How to Handle Business-Related Ordinary Gains on Your Tax Return
Making money is a good thing. Losing money is not, particularly when you're self-employed. But, of course, things are never that simple or black and white when it comes to tax law.
All gains and losses are not created equally for tax purposes. They're classified as either "ordinary" or "capital" gains or losses. Gains and losses that are realized in the course of doing business and the sale of noncapital assets are typically ordinary. Those that result from selling or exchanging a capital asset are generally capital gains and capital losses. It can admittedly be confusing because different rules apply to each.
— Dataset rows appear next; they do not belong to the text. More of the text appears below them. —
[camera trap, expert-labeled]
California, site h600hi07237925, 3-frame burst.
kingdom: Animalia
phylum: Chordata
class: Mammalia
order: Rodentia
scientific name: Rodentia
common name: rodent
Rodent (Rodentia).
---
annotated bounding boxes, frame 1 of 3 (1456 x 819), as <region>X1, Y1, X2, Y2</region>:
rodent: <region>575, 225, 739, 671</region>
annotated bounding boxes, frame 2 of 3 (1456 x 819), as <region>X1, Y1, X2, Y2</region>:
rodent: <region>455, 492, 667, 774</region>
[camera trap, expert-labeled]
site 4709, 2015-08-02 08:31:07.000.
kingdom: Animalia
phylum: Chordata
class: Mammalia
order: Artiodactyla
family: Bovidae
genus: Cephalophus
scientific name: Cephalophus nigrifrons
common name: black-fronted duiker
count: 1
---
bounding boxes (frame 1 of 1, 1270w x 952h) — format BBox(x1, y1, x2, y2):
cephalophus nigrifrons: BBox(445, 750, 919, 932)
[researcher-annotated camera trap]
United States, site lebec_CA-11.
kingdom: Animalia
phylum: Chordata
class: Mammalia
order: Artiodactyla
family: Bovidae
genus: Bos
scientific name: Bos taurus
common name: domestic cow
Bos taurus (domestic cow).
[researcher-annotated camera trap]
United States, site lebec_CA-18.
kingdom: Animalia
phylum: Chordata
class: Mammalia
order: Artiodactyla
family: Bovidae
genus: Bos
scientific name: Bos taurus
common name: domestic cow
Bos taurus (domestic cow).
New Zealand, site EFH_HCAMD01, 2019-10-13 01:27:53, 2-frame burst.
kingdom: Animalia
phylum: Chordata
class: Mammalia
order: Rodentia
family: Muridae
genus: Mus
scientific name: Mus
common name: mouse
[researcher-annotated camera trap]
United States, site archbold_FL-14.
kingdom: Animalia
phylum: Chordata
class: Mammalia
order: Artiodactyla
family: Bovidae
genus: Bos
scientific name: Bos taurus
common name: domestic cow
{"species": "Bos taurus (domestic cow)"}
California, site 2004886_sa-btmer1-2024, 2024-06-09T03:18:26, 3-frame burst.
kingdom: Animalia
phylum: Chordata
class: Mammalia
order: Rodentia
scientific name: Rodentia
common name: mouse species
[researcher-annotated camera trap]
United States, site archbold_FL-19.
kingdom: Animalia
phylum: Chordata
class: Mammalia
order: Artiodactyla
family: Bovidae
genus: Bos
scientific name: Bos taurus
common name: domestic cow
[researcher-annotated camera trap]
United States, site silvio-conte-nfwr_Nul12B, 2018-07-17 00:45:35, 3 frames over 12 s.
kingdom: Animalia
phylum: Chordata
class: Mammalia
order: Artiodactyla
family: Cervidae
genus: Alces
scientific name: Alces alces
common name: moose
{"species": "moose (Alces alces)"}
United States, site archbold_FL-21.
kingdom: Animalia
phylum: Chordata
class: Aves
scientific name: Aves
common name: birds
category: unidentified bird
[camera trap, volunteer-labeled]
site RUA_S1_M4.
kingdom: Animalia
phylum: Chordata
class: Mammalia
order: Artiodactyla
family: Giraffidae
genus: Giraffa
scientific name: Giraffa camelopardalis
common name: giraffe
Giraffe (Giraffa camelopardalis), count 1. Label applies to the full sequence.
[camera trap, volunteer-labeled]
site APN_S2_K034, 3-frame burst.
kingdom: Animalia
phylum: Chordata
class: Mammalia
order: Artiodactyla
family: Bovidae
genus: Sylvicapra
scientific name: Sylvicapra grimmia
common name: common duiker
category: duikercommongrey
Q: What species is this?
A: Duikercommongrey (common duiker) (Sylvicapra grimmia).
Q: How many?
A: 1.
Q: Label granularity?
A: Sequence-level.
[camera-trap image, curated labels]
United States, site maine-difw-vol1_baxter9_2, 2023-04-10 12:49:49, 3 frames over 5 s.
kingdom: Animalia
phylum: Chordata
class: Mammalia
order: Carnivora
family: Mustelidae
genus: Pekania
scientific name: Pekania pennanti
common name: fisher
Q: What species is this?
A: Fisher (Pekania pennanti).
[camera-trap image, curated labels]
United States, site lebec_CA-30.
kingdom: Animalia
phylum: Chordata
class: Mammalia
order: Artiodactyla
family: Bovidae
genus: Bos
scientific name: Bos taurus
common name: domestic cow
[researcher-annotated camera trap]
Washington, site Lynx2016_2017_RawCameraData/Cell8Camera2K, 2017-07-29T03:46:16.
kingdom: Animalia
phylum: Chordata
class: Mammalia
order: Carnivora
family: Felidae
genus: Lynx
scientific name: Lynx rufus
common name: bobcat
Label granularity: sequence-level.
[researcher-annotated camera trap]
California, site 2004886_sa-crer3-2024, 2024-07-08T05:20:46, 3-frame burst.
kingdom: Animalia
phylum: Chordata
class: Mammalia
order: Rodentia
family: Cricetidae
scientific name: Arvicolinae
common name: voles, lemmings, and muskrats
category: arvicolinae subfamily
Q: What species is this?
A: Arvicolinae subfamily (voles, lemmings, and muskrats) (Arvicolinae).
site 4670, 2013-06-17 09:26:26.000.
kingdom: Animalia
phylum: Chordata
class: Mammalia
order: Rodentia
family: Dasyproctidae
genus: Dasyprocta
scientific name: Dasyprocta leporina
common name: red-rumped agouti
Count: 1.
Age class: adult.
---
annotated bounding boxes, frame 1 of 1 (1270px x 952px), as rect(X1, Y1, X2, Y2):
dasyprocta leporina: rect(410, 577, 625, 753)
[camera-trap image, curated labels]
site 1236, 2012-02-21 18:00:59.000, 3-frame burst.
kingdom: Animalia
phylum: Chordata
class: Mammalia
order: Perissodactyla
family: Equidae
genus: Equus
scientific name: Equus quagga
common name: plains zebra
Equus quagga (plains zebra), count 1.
What Are Noncapital and Capital Assets?
According to the Internal Revenue Service, noncapital assets include:
- Inventory and other property intended for sale to customers
- Supplies necessary to conduct your business
- Accounts receivable acquired in the ordinary cost of doing business
- Depreciable property
- Real property used as a rental property
- Copyrights; intellectual property; and musical, literary, or artistic compositions
- Some commodities derivative financial instruments held by a commodities derivatives dealer
- Some hedging transactions
As a general rule, anything you own for personal use or investment, such as stocks and bonds, is a capital asset. The sale of an otherwise capital asset can be treated as an ordinary gain or loss if the exchange is made to a related person, such as between the executor and the beneficiary of an estate or between you personally and your business entity.
Offsetting Ordinary and Capital Gains and Losses
Ordinary losses are generally considered to be better than capital losses because they can be used to offset your other sources of income. Capital losses are more limited. They can only be used to offset capital gains, and they're subject to a $3,000 cap per year as a tax deduction.
Here's how it works. Let's say you have a capital gain of $5,000, and a capital loss of $15,000. You can net $5,000 of your loss against the gain; then you can take a $3,000 against your other income, leaving $7,000 that can't help you in any way in the current tax year. You would have to take that $7,000 over the next three years because of the $3,000 limit: $3,000 in year two, $3,000 in year three, and $1,000 in year four.
The Tax Rates for Ordinary and Capital Gains
But there's a flip side—the rate at which each type of gain is taxed.
Ordinary gains are taxed as ordinary income along with everything else you earn and according to your tax bracket for that particular year. Capital gains are either long-term or short-term, depending on how long they're held. Assets held for a year or less are considered short-term and they, too, are taxed as ordinary income according to your tax bracket.
But long-term gains, those resulting from assets owned for more than a year, are taxed at either 0, 15, or 20 percent for most taxpayers. That 20 percent rate is less than what many Americans can be expected to pay on ordinary income in 2018. A single taxpayer with income beginning at $38,701 will land in the 22 percent tax bracket in 2018, paying 22 percent more on ordinary gains as opposed to capital gains. The long-term capital gains tax rate is $0 for single taxpayers who earn up to $38,600.
From 4797 and Schedule D
Depending on whether your profit or loss was related to your business or was personal, you would use either IRS Form 4797 or Schedule D to report it. You must report any profit or loss from the sale of assets used in your trade or business using Form 4797. Don't worry; it comes with line-by-line instructions. Otherwise, for personal assets, you would use Schedule D, "Capital Gains and Losses."
If the same asset was used for both business and personal purposes, you must allocate any gain realized between Form 4797 and Schedule D. For example; you might use your home—which is depreciable—partly as a residence and partly as your office. If your office space takes up 10 percent of your home's total square footage, you would allocate 10 percent of your gain on Form 4797. The balance would be personal and would, therefore, be reported on Schedule D.
Gains on the sale of business assets that are not capital assets are ordinary gains and are taxed at ordinary income tax rates. These gains do not qualify for capital gains treatment.
When you've completed Form 4797, enter your resulting gain or loss on line 14 of Form 1040. Then attach Form 4797 to your tax return.
Tax laws can change frequently, and the above information may not reflect recent changes. Please consult with a tax professional for the most up-to-date advice before filing your tax return if you're dealing with ordinary vs. capital gains and are uncertain where you stand. The information contained in this article is not intended as tax advice, and it is not a substitute for tax advice.